Thank you very much for answering this. I am running between things I have to do today and fixing this computer is a lower priority until about 5PM local for me…
“Did you assemble the array with mdadm before starting Anaconda? If yes, then you should be able to choose the /dev/md* device as installation target.”
Yes, it was done under SLED. But I do not see how to do this when doing an initial install of Fedora.
" Well, you can’t have a homeless user. What exactly did you change in /etc/fstab? By the way, are you aware of the Discoverable Partition Specification "
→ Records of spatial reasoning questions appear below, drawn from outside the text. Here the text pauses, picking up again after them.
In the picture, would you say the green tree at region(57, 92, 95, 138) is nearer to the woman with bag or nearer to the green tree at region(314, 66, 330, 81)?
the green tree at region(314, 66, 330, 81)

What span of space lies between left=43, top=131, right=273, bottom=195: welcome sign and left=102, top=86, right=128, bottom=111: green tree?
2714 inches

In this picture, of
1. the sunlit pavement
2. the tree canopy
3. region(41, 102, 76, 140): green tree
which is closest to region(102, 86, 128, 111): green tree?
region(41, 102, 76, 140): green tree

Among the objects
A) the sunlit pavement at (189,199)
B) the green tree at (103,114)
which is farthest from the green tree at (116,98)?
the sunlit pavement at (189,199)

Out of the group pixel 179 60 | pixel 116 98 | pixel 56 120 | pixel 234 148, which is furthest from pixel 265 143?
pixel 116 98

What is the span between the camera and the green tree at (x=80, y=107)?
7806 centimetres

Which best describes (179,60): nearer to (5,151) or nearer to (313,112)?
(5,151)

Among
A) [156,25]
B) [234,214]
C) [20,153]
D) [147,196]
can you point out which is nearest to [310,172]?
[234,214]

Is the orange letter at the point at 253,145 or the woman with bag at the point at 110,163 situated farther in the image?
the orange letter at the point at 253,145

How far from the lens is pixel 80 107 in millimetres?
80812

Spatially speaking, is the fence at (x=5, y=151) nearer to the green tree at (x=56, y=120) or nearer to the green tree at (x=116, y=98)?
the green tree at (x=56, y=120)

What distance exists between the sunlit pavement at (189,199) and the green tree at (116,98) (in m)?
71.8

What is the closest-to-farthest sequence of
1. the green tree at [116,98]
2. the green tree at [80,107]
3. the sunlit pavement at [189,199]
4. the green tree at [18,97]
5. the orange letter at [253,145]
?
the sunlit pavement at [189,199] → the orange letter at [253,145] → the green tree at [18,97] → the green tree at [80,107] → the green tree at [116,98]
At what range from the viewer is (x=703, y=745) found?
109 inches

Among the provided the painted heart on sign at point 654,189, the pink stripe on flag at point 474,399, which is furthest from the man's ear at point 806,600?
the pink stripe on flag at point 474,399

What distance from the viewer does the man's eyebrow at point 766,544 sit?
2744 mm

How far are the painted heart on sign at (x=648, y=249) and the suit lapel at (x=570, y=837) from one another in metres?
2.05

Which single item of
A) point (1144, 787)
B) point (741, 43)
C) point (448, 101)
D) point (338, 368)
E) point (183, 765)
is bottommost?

I had no idea (the Discoverable Partition Specification) that this existed. And under OPENSuse (in days gone by), one could specify a user ID but tell the system to NOT build the /home entry (because it already existed). In this way one could build everything but the /home because it was already in existence from a prior Linux install. So all one needed to do at that point is define the users, set their passwords, and they were ready to run because all their data was already in place.
fstab: I changed that in SLED to get it to pick it back up (SLED got damaged somehow in the install – seems they were having problems with repositories last night – seems I hit this when doing maint on weekends). And I am answering using an older SLED 12 image (lost my SLED 15 DVD, just reburned it).
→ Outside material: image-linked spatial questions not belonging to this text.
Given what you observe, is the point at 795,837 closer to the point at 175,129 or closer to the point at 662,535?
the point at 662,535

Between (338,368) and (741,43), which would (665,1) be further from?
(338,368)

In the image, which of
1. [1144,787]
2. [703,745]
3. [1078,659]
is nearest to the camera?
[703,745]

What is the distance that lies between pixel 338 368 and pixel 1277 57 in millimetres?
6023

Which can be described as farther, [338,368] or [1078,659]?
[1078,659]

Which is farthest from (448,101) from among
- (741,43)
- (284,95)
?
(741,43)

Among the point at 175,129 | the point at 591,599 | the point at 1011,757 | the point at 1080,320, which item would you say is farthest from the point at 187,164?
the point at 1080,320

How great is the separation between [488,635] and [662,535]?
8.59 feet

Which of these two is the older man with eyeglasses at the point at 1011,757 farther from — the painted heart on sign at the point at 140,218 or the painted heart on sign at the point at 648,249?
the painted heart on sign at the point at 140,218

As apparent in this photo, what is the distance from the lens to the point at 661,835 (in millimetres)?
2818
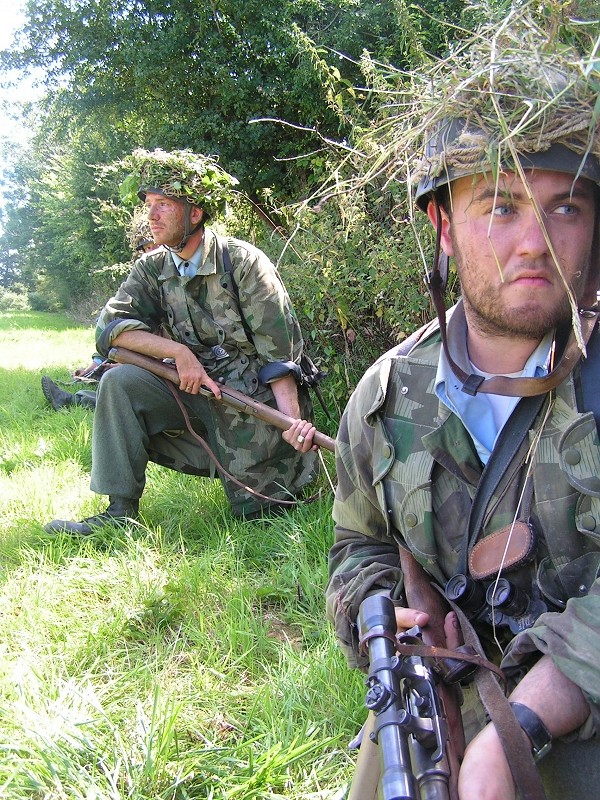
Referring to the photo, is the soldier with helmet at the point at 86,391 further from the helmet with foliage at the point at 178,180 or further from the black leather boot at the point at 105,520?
the black leather boot at the point at 105,520

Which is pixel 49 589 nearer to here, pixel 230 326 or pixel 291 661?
pixel 291 661

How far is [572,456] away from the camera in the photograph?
1.73 m

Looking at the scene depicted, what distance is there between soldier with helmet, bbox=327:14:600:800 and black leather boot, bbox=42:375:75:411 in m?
6.97

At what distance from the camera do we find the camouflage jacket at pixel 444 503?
1.66 m

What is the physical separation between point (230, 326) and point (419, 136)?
113 inches

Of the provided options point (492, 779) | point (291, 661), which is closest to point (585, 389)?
point (492, 779)

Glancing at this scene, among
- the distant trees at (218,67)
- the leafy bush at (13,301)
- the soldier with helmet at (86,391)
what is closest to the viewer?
the soldier with helmet at (86,391)

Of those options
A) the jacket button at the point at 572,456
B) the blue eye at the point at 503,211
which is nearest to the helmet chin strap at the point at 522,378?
the jacket button at the point at 572,456

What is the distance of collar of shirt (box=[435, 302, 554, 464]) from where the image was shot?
6.45ft

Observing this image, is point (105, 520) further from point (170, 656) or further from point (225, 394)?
point (170, 656)

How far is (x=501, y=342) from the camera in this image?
2.04 metres

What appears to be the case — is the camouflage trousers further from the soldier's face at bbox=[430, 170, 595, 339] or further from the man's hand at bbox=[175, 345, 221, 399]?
the soldier's face at bbox=[430, 170, 595, 339]

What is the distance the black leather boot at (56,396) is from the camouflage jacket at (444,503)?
683cm

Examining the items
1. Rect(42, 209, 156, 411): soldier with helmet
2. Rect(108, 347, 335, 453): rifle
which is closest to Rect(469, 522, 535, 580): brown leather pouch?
Rect(108, 347, 335, 453): rifle
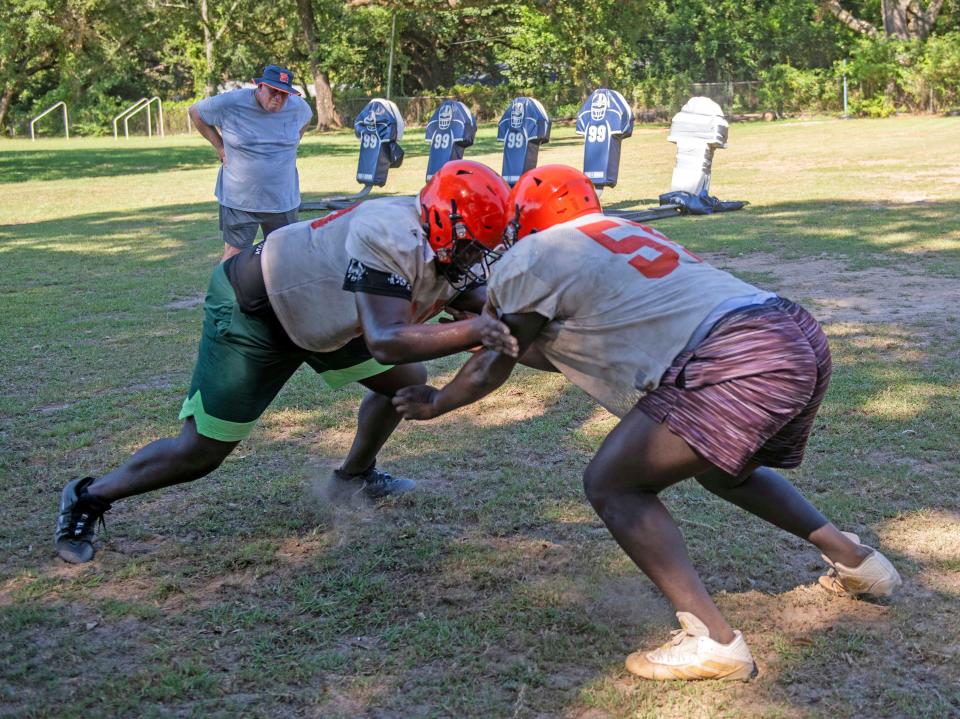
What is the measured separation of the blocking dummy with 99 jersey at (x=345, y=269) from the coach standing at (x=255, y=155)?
5.15 meters

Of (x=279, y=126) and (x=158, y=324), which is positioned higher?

Now back to the mount point: Anaconda does not (that I could find) allow me to tell it to pickup the RAID1 partitions (even though it recognized them and knew which was “primary”…) unless I told it to reformat. This, in my opinion, is a design flaw. If one can effectively do an upgrade from one Linux to another…
The possible catch in this is the ID numbering, which I think Suse starts with 1000… The other is going to be the group definitions, but that is a different problem that must be resolved by the “accidental administrator” (me). I have been a user of LInux desktops since about 2002, but I am not a Linux power user. Just know enough to be ugly dangerous (thankfully my day job has to do with Mainframes where I have been a systems programmer (super admin), and internals software developer. So I have some idea of what an O/S needs for I/O definitions since I work with z/OS, zVM, and zVSE).